— start of EXERCISE INPUT —

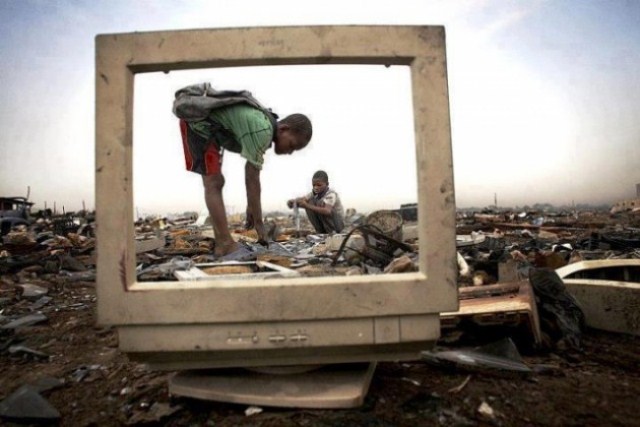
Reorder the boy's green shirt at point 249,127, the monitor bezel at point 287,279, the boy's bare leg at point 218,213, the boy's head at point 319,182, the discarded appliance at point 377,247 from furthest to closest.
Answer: the boy's head at point 319,182
the boy's bare leg at point 218,213
the boy's green shirt at point 249,127
the discarded appliance at point 377,247
the monitor bezel at point 287,279

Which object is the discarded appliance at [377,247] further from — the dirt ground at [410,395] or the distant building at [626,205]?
the distant building at [626,205]

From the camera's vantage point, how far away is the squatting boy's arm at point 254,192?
7.63 ft

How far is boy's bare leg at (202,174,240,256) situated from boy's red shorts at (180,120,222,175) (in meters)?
0.05

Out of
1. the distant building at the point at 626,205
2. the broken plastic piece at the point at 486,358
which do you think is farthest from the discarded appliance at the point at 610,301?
the distant building at the point at 626,205

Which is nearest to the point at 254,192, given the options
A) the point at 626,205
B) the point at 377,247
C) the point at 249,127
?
the point at 249,127

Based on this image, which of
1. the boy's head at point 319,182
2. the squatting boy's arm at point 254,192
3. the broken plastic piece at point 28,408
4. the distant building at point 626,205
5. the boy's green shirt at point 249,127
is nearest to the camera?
the broken plastic piece at point 28,408

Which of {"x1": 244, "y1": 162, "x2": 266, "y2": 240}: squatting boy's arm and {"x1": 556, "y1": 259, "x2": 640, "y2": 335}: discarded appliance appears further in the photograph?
{"x1": 244, "y1": 162, "x2": 266, "y2": 240}: squatting boy's arm

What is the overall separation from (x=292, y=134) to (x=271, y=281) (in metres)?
1.09

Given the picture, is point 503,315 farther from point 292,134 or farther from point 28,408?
point 28,408

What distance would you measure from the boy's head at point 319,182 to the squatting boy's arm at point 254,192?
101 inches

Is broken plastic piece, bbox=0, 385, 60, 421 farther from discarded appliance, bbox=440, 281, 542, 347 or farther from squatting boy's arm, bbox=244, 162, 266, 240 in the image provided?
discarded appliance, bbox=440, 281, 542, 347

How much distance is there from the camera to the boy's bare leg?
6.39ft

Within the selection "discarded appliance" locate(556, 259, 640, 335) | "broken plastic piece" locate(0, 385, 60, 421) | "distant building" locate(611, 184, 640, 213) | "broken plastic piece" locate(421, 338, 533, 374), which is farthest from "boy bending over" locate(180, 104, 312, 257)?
"distant building" locate(611, 184, 640, 213)

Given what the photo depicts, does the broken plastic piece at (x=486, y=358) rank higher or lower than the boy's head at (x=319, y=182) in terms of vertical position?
lower
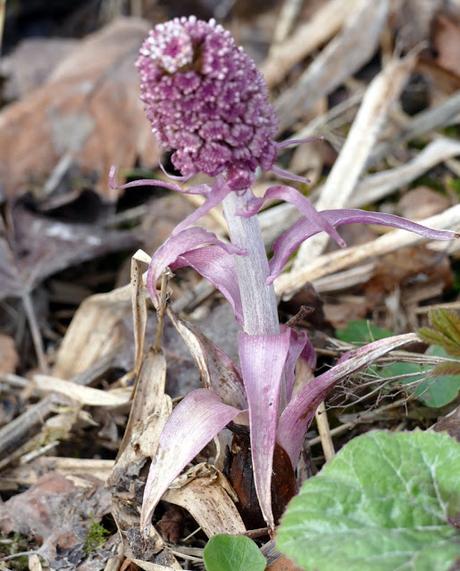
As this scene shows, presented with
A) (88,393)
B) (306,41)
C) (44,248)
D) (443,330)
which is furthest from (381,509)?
(306,41)

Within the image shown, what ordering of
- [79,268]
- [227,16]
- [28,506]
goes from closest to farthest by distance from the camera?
[28,506] < [79,268] < [227,16]

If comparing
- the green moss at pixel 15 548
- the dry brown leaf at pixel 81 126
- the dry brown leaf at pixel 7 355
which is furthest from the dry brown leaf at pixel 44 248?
the green moss at pixel 15 548

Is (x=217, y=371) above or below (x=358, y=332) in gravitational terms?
above

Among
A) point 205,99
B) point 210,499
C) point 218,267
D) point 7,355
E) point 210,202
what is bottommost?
point 7,355

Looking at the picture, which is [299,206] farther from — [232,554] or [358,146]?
[358,146]

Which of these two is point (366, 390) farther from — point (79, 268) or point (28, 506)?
point (79, 268)

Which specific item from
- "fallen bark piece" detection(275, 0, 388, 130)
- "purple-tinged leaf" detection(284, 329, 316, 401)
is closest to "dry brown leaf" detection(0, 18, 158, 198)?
"fallen bark piece" detection(275, 0, 388, 130)

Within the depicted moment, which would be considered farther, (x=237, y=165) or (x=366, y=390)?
(x=366, y=390)

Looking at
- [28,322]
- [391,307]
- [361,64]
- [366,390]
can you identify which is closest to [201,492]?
[366,390]
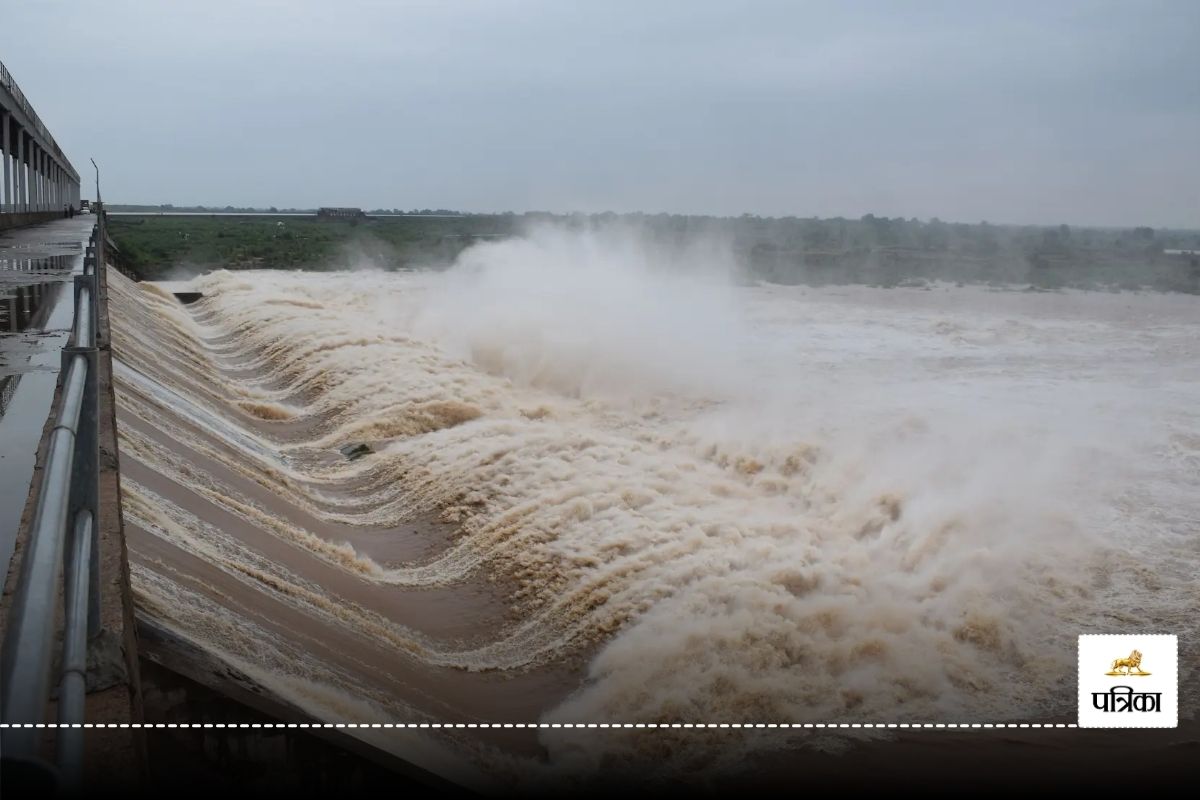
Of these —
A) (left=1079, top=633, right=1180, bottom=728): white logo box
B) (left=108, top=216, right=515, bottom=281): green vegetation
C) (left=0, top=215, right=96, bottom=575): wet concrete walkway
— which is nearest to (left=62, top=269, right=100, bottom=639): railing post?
(left=0, top=215, right=96, bottom=575): wet concrete walkway

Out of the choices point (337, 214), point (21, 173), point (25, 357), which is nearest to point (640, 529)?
point (25, 357)

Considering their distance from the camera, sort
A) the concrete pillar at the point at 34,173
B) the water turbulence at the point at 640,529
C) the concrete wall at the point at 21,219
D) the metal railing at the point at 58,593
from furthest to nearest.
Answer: the concrete pillar at the point at 34,173 < the concrete wall at the point at 21,219 < the water turbulence at the point at 640,529 < the metal railing at the point at 58,593

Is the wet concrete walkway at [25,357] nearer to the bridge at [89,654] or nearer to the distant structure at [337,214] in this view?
the bridge at [89,654]

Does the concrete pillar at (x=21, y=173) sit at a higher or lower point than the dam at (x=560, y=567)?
higher

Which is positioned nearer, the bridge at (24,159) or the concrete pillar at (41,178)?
the bridge at (24,159)

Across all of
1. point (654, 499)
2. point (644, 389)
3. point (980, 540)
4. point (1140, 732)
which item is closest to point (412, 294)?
point (644, 389)

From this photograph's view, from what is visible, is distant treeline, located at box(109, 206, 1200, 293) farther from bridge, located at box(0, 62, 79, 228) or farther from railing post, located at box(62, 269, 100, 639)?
railing post, located at box(62, 269, 100, 639)

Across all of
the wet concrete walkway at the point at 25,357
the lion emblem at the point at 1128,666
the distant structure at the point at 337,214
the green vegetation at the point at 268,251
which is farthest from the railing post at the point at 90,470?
the distant structure at the point at 337,214
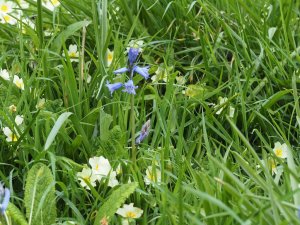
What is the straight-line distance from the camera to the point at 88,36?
3000mm

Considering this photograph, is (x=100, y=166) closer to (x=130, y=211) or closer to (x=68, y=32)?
(x=130, y=211)

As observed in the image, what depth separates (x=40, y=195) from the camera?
2049mm

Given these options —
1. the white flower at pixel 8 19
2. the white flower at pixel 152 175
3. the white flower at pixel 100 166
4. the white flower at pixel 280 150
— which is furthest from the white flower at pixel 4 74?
the white flower at pixel 280 150

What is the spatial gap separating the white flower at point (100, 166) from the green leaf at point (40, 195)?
166 millimetres

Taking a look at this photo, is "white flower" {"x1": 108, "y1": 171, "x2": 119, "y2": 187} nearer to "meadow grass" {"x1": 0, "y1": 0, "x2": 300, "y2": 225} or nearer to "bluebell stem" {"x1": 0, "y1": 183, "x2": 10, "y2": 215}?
"meadow grass" {"x1": 0, "y1": 0, "x2": 300, "y2": 225}

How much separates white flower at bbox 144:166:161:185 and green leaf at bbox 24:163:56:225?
0.88 feet

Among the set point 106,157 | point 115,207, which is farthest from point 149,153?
point 115,207

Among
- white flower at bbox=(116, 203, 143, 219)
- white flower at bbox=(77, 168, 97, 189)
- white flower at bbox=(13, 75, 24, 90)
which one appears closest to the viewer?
white flower at bbox=(116, 203, 143, 219)

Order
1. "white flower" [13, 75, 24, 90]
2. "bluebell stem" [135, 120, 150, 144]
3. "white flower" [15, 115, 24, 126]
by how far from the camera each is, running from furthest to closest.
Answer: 1. "white flower" [13, 75, 24, 90]
2. "white flower" [15, 115, 24, 126]
3. "bluebell stem" [135, 120, 150, 144]

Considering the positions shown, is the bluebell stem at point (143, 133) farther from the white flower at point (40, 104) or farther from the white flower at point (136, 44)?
the white flower at point (136, 44)

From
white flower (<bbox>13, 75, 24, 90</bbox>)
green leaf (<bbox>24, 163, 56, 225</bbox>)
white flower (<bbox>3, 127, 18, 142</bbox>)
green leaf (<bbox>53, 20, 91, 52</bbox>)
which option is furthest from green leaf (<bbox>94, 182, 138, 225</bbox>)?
green leaf (<bbox>53, 20, 91, 52</bbox>)

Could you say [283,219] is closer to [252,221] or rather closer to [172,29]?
[252,221]

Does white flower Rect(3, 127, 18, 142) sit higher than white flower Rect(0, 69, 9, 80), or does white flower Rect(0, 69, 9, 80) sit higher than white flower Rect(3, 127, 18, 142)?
white flower Rect(0, 69, 9, 80)

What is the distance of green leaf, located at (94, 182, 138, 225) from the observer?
1.98 m
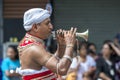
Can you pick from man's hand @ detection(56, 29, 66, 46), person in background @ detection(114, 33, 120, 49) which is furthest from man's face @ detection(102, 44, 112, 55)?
man's hand @ detection(56, 29, 66, 46)

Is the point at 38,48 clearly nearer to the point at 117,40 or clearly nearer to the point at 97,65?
the point at 97,65

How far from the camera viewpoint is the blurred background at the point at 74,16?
12695mm

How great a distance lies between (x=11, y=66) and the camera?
9977mm

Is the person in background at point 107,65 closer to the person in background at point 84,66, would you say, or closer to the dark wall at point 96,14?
the person in background at point 84,66

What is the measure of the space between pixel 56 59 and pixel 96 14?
328 inches

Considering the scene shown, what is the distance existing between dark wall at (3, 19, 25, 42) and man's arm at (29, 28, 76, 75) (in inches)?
297

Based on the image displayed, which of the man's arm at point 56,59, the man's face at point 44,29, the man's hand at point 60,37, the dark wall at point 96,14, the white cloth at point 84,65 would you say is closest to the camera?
the man's arm at point 56,59

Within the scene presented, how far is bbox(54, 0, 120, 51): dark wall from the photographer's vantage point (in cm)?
1306

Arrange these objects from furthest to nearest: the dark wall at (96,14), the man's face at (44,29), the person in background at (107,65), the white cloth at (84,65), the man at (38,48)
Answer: the dark wall at (96,14), the white cloth at (84,65), the person in background at (107,65), the man's face at (44,29), the man at (38,48)

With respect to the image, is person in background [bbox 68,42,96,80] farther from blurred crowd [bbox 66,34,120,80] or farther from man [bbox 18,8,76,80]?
man [bbox 18,8,76,80]

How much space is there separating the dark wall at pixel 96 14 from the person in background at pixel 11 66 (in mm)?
3064

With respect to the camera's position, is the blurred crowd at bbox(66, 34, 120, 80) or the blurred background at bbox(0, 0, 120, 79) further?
the blurred background at bbox(0, 0, 120, 79)

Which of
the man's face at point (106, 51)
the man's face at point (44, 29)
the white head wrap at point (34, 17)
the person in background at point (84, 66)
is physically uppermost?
the white head wrap at point (34, 17)

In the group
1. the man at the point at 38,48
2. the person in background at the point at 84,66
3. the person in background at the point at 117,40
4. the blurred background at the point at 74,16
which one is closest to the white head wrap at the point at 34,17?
the man at the point at 38,48
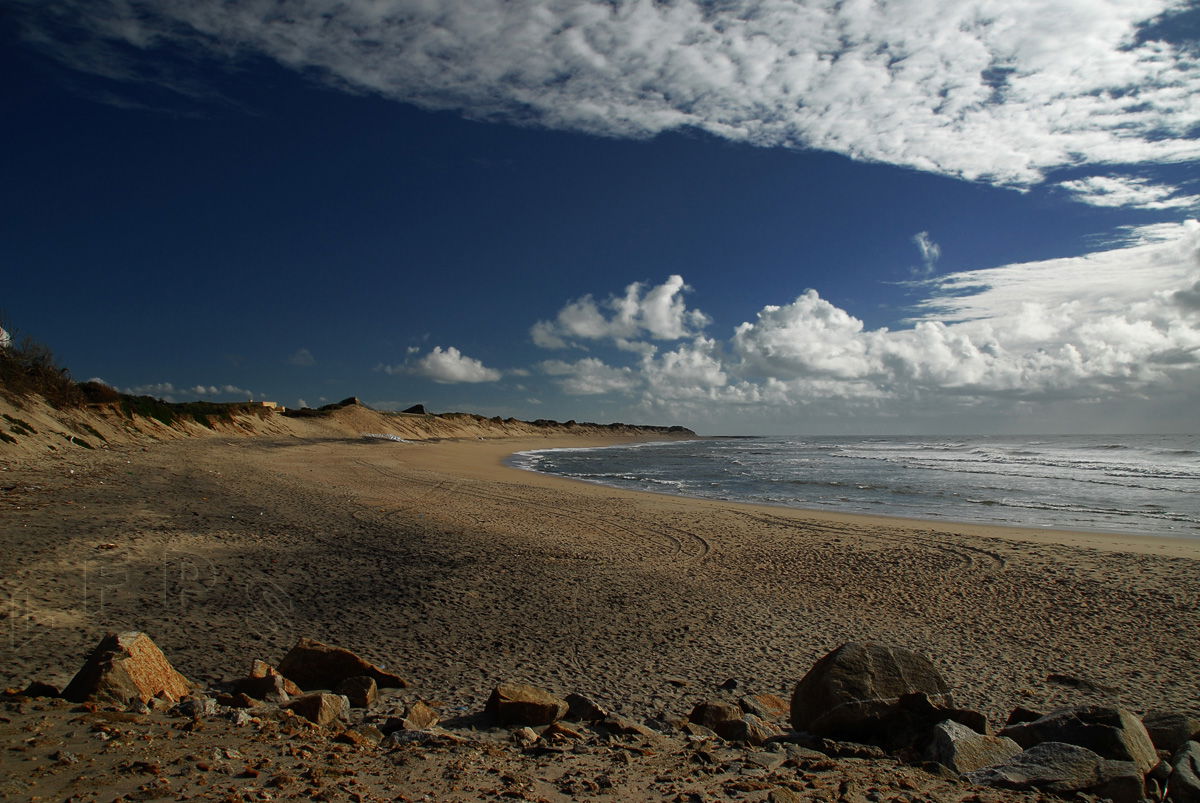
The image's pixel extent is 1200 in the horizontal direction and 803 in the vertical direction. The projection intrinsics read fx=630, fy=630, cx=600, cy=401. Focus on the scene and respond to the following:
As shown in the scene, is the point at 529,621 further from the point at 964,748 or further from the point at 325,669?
the point at 964,748

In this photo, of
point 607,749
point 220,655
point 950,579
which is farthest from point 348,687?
point 950,579

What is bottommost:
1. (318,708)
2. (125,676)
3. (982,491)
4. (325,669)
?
(982,491)

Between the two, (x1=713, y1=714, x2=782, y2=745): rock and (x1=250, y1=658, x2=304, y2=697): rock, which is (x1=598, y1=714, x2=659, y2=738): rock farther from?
(x1=250, y1=658, x2=304, y2=697): rock

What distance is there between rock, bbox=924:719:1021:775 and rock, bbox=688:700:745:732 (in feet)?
4.31

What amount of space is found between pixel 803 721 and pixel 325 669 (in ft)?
12.7

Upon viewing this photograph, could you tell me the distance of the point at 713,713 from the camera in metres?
4.82

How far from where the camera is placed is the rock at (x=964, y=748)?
4074 mm

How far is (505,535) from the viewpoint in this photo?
41.3 ft

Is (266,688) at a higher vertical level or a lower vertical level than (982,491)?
higher

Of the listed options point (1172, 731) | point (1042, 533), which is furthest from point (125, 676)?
point (1042, 533)

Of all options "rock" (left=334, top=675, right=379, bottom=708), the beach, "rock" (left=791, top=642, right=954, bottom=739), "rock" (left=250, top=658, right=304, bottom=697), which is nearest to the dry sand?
the beach

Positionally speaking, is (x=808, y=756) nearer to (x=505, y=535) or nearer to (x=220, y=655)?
(x=220, y=655)

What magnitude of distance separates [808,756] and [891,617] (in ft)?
15.6

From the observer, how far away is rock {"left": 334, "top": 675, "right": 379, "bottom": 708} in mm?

— end of EXERCISE INPUT —

■ **GIVEN REQUEST**: Return every line from the one containing "What amount of" down to the last of the rows above, copied word for word with nothing changed.

■ **TASK RESULT**:
What amount of space is found between pixel 803 721 and pixel 325 669 (in ft)?
12.7

Upon viewing this photograph, could you tell me the distance of the point at 713,713 from the camera in metres?
4.82

How far from where the camera is placed is the rock at (x=964, y=748)?
4074 mm

How far is (505,535) from the viewpoint in this photo?
41.3 ft

Is (266,688) at a higher vertical level or a lower vertical level than (982,491)?
higher

Of the listed options point (1172, 731) | point (1042, 533), which is furthest from point (125, 676)?
point (1042, 533)

Of all options "rock" (left=334, top=675, right=379, bottom=708), the beach, "rock" (left=791, top=642, right=954, bottom=739), "rock" (left=250, top=658, right=304, bottom=697), which is nearest to the dry sand?
the beach

Positionally speaking, is (x=808, y=756) nearer to (x=505, y=535) or nearer to (x=220, y=655)?
(x=220, y=655)

What magnitude of distance separates [808,756] and [891,617] (in ft)?
15.6

From the observer, how far away is rock {"left": 334, "top": 675, "right": 379, "bottom": 708} in mm?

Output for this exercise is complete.